Think too long about this and you may find yourself succumbing to dejection, despair and a desire to soak one's writing manuals in copious amounts of lighter fluid before applying the match -- but only if publication is your ultimate goal. We have to have another motivation, and here Leif Enger's example proves instructive for me. After publishing a series of unsuccessful crime novels with his brother, Enger had (as he says
in an interview with Writers & Books) "pretty much abandoned the dream of being able to make a living of fiction." Instead of pushing his pen to the back of the drawer, he spent the next five years writing Peace Like a River, a novel that's part literary, part magical realism with a smidgen of noir and lots of metered and rhyming epic cowboy verse. In other words, a novel that sounds completely unmarketable. "Somehow losing the impetus made the storytelling itself easier and more enjoyable," Enger notes. "John Gardner said if you're going to write fiction, the spiritual rewards had better be enough." Ironically, Peace not only found a publisher, but also became one of Time's top five novels of the year. Sometimes simply minding the writing business itself can become business indeed.

(Picture: CC 2005 by
e-magic)

6 comments:

Chestertonian Rambler said...

Indeed.

At the same time, I think if you see writing as in any way a vocation (rather than a hobby or stress-reliever), then *submission* and quality submission has to become a goal in and of itself. Otherwise, Niggle's Guilt can become rather dangerous.

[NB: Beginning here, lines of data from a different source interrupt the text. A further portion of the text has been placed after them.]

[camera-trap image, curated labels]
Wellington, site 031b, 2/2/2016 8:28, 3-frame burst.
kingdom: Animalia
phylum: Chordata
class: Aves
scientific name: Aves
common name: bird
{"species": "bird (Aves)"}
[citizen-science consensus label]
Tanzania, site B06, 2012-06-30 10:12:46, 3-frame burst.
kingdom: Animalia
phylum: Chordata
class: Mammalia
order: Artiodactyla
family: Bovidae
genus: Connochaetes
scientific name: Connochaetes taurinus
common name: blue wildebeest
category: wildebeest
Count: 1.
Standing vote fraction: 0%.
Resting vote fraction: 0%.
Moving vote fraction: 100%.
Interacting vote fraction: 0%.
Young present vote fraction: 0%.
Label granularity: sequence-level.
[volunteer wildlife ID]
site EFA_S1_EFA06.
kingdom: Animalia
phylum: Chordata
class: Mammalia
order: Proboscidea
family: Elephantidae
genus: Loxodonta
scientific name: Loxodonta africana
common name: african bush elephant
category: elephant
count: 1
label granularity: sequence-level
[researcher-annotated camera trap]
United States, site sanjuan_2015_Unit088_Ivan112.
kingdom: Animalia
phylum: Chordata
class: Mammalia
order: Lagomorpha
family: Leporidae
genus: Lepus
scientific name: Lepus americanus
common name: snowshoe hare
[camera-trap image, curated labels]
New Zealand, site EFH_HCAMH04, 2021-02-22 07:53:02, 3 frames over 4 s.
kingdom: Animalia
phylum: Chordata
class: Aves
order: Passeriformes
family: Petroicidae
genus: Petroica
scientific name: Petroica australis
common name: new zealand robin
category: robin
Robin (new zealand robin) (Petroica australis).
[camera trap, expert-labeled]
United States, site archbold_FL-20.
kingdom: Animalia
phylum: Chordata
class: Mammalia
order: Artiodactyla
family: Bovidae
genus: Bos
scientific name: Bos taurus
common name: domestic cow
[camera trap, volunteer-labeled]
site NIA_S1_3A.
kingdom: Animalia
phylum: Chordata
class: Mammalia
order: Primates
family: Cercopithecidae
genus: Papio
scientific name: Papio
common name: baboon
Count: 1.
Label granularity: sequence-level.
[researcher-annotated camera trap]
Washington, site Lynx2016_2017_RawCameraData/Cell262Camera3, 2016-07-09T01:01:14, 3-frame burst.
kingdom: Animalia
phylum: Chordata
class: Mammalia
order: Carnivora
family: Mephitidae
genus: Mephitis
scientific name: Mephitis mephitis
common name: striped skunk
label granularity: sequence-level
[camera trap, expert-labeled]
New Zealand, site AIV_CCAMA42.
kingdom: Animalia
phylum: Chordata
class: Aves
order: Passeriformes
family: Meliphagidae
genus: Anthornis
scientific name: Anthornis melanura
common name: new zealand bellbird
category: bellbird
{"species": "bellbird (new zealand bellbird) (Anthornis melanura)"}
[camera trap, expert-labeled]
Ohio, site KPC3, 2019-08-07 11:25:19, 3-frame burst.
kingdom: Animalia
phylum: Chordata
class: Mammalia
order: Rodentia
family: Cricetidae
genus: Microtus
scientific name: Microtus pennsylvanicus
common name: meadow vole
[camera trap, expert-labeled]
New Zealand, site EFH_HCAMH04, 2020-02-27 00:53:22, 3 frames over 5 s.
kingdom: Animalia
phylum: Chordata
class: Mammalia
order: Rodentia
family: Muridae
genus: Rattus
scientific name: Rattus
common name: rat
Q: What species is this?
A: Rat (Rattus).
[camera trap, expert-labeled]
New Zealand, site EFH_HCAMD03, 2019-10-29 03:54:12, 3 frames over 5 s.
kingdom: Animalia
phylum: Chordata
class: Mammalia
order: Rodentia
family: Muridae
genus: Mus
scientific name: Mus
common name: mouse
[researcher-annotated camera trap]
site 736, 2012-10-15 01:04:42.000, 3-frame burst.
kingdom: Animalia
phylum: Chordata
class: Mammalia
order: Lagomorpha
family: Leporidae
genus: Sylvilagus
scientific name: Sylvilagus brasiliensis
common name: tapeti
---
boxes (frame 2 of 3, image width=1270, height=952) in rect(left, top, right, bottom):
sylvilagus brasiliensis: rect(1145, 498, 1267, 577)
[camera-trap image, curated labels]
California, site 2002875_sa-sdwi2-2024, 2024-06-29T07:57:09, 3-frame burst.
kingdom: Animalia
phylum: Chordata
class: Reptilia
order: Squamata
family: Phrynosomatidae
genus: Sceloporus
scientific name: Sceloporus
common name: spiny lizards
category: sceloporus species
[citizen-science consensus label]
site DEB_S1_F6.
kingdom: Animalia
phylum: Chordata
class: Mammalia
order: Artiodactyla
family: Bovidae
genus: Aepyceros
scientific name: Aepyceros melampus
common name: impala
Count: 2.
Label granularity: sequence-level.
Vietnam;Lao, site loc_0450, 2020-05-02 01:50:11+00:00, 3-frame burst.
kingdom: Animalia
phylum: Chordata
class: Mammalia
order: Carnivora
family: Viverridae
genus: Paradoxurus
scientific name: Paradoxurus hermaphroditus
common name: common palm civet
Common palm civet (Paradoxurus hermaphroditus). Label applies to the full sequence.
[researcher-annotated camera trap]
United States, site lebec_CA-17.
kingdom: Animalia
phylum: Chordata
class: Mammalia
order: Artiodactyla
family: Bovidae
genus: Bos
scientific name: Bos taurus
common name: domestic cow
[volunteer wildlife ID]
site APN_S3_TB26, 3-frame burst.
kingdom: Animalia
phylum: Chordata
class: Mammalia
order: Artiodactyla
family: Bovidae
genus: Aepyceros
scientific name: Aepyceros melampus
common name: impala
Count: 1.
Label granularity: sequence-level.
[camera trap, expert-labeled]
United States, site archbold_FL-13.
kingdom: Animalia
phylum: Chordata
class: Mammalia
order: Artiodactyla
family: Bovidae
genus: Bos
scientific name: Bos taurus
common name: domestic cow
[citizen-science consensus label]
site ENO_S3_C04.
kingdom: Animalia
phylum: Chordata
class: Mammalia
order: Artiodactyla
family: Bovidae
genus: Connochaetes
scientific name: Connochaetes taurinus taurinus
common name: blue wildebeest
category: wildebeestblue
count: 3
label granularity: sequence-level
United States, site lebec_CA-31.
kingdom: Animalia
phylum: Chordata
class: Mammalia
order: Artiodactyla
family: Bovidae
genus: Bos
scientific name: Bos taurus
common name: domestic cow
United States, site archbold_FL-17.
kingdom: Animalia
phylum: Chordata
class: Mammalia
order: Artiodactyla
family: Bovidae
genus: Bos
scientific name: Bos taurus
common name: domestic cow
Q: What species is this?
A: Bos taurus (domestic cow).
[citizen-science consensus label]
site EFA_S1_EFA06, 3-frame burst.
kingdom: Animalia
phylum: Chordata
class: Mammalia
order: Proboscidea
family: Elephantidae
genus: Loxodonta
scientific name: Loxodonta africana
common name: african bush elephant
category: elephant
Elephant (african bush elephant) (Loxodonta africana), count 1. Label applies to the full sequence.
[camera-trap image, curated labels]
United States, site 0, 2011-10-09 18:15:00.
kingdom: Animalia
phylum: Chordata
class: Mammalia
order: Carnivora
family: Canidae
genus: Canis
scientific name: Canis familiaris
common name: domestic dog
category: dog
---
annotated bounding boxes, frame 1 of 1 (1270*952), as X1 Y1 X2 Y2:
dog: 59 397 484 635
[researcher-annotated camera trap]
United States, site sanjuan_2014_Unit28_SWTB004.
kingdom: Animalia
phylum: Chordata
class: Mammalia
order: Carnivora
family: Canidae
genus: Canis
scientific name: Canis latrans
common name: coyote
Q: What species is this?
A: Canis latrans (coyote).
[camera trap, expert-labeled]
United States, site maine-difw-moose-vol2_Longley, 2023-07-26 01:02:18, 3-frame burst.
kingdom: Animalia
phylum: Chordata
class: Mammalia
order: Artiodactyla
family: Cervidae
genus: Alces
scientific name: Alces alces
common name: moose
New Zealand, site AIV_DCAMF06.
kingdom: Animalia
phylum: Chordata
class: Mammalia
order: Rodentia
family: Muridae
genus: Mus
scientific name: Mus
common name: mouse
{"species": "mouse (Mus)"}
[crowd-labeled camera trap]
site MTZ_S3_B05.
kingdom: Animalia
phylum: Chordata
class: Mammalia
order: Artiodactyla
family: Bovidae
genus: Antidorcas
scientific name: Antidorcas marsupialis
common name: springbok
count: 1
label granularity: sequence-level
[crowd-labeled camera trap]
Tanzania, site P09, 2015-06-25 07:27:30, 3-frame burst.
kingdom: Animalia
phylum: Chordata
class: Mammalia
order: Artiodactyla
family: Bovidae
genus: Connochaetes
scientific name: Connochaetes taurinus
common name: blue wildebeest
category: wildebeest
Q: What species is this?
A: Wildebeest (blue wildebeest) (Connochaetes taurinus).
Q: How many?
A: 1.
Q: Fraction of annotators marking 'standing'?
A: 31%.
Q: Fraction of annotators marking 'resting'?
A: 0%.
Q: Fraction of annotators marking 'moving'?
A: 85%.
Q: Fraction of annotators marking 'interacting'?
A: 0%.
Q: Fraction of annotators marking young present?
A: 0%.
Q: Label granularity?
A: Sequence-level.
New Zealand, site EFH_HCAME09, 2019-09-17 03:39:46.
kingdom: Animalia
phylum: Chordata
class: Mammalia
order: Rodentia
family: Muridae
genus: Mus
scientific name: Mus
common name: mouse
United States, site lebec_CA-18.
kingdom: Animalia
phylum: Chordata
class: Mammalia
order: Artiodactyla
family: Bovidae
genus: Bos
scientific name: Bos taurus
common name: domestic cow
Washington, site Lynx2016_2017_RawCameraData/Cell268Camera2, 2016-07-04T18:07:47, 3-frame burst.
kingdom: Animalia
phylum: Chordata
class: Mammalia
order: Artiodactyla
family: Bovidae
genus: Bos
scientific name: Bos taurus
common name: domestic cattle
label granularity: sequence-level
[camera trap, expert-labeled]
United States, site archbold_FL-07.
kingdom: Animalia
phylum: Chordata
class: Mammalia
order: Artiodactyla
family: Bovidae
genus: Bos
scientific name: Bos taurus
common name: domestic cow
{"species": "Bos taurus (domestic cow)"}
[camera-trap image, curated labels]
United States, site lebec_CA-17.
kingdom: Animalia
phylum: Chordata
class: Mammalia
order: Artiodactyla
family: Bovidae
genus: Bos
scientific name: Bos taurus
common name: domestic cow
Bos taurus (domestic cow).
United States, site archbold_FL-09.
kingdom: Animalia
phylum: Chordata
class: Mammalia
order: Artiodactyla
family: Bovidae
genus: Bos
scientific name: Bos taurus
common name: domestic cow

But placing one's hopes in the prospect of career authorship seems a recipe for neurosis. "Getting read" seems a much more reasonable goal. (And it's not always through publication--so far, my writing has had far more tangible results in forming meaningful personal connections than in attaining broad circulation. To paraphrase Lewis, even the greatest story is but a mortal, whereas the average man on the street is an immortal, headed for an unimaginable destiny.)

Loren Eaton said...

... quality submission has to become a goal in and of itself.

Yes, agreed. I'm not suggesting that people shouldn't try to get published. But there's such a steep learning curve (particularly in short fiction) that I fear most will bomb out long before their work reaches publication quality if their only motivation is seeing themselves in print.

An anecdote about personal connections: Once I was writing a horror story where I needed medical advice on stabilizing a collapsed tracea. So I called a family friend who's an OR nurse. She's a lovely woman, one of the sort who enjoys afternoon teas and kittens. In other words, not a horror fan. But she helped me immensely with the short and read through several drafts. By the end, she seemed to have enjoyed herself as much as I did. Connections are great fun.

B. Nagel said...

then *submission* and quality submission has to become a goal in and of itself.

Are we still talking about writing?

Loren Eaton said...

Do I dare ask what else we may be submitting?

B. Nagel said...

Ourselves, Loren, our Selves.

Loren Eaton said...

Ah. Well. But you see, if I have to sell myself, I'm afraid I'm in trouble. The market wouldn't appear to support a premium under current projections.